* **Exercise brief**: Count the lines in the entries below that contain the word "exists", treating uppercase and lowercase as different. Reply with the number alone.

[Begin Source records]

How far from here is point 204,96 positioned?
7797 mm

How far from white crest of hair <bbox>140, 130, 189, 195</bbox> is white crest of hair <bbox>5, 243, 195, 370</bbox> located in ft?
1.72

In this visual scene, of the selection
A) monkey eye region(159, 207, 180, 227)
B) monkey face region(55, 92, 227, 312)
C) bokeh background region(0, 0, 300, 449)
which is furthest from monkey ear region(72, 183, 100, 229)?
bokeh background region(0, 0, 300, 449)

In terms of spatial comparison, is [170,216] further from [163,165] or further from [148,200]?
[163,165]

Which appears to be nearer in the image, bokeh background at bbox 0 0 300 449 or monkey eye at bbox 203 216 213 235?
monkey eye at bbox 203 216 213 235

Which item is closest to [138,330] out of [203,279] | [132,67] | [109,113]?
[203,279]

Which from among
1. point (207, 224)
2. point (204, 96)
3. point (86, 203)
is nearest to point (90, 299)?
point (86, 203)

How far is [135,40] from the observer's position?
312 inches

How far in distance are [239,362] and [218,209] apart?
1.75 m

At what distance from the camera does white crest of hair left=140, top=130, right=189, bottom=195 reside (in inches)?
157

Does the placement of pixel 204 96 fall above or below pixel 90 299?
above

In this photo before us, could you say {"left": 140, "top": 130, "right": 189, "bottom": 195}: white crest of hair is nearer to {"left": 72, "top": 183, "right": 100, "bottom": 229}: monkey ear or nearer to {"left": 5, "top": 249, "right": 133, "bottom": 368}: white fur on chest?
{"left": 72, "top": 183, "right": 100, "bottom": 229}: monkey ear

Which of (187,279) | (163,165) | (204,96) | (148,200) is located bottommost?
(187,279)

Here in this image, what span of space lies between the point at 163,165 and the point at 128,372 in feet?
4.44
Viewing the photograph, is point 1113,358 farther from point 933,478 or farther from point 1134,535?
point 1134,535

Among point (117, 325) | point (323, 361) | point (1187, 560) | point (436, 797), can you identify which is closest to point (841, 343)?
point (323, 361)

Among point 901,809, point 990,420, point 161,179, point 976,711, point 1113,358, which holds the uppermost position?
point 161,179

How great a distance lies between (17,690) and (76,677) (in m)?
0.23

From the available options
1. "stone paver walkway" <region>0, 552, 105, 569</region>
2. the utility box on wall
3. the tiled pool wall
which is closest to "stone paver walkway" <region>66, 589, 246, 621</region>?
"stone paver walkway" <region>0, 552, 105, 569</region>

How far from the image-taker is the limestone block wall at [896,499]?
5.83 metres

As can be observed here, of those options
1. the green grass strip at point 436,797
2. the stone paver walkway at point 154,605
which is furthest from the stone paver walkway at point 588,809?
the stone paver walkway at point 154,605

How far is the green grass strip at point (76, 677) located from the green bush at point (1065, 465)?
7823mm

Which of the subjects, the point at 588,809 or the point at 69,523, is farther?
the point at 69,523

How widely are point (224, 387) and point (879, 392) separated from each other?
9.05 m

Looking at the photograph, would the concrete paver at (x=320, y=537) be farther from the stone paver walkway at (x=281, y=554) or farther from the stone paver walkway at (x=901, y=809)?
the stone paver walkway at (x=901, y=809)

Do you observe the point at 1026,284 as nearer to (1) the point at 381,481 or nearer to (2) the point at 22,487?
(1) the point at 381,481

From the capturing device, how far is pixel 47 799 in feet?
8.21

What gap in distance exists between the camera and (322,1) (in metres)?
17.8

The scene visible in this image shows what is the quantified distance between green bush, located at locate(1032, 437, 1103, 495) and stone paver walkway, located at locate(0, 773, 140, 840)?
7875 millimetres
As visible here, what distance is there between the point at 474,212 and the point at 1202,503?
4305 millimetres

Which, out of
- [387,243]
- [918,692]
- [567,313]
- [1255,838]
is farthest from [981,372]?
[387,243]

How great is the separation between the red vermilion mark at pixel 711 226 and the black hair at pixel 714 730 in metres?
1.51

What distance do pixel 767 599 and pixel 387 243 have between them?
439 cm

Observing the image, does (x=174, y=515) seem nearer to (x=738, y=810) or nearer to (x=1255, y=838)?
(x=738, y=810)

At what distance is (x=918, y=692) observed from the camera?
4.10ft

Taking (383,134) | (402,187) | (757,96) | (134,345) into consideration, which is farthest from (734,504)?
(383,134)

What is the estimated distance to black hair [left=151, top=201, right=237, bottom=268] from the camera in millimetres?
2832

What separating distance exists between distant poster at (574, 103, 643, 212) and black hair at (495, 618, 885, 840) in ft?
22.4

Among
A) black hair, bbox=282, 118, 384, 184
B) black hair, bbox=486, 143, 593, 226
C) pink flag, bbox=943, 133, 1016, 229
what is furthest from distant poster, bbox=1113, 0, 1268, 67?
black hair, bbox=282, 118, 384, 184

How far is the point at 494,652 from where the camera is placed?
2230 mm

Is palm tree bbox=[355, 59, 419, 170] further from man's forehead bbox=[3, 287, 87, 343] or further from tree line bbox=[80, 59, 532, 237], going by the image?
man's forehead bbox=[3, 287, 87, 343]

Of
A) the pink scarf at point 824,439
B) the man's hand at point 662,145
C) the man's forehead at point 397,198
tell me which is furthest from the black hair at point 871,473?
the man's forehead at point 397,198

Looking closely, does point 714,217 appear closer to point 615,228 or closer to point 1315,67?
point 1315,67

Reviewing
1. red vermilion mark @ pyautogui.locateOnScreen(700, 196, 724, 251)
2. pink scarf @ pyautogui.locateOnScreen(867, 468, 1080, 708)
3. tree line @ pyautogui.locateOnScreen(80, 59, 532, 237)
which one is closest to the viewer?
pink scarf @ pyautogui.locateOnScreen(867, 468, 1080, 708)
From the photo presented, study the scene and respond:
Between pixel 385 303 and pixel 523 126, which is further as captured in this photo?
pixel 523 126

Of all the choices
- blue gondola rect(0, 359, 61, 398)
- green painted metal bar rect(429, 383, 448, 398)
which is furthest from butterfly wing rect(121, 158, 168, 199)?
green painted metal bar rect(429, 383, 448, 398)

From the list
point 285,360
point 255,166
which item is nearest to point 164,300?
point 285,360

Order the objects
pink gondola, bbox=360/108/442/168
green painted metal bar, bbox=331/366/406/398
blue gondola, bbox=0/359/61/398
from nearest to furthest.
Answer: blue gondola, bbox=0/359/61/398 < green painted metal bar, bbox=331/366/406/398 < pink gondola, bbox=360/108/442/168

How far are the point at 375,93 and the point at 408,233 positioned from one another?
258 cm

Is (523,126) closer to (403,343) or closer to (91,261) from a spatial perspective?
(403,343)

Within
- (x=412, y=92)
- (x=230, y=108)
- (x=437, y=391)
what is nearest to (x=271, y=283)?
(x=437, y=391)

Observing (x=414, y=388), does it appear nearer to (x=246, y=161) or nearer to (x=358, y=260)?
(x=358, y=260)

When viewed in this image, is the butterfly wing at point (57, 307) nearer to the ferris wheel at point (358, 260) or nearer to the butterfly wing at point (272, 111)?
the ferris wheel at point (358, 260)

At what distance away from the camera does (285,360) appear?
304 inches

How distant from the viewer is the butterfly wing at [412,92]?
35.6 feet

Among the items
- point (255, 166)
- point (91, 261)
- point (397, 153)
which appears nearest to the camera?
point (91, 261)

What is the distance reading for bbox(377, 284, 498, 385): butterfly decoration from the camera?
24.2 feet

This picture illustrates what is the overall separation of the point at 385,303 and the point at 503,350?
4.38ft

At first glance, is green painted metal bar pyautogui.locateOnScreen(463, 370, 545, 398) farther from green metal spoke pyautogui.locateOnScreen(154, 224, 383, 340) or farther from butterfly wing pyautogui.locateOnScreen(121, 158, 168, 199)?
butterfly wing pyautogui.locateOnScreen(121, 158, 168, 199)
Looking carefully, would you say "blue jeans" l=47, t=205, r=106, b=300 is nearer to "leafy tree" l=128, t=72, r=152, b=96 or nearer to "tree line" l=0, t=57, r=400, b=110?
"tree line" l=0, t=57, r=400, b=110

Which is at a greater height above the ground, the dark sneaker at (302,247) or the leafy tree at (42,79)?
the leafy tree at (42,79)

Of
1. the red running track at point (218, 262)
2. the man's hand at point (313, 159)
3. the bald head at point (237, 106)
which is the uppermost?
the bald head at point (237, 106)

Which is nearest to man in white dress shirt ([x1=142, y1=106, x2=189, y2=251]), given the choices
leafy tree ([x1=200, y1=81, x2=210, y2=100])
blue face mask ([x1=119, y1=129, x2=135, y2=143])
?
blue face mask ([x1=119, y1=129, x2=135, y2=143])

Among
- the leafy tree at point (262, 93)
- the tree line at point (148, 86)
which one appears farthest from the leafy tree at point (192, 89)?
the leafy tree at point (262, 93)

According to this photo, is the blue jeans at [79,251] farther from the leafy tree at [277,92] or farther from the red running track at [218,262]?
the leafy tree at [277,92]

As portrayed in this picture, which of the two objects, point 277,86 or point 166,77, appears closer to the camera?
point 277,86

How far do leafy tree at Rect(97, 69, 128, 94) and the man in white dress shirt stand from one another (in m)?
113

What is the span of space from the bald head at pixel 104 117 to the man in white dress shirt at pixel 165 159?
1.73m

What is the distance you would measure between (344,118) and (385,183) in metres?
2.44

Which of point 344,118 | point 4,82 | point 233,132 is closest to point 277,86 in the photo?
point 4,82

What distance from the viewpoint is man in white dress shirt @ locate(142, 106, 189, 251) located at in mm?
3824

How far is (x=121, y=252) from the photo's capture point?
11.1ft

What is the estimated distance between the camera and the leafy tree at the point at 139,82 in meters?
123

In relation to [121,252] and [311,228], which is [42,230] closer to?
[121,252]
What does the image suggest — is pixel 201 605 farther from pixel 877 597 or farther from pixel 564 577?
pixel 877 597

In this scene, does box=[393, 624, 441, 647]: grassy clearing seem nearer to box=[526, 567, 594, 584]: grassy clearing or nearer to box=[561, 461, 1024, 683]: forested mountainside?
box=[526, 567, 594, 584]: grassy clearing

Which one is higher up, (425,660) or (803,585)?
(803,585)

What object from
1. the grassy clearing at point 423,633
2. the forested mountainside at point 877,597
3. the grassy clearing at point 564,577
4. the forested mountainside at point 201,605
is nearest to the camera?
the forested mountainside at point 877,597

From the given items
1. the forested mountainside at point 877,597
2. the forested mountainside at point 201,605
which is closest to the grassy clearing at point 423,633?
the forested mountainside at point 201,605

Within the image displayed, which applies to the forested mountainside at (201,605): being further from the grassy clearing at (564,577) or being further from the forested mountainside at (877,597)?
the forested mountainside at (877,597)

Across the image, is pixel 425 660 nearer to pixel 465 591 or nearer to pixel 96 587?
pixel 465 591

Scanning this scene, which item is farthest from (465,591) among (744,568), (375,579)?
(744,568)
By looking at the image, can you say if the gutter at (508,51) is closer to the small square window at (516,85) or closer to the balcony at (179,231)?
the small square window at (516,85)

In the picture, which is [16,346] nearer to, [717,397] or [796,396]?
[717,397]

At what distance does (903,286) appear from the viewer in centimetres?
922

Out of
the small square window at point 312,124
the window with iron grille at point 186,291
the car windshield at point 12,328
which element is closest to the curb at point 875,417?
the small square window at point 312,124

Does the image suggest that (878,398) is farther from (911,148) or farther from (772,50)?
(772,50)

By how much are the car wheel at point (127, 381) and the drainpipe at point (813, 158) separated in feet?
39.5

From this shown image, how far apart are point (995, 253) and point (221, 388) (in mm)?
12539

[End Source records]

* **Correct answer**: 2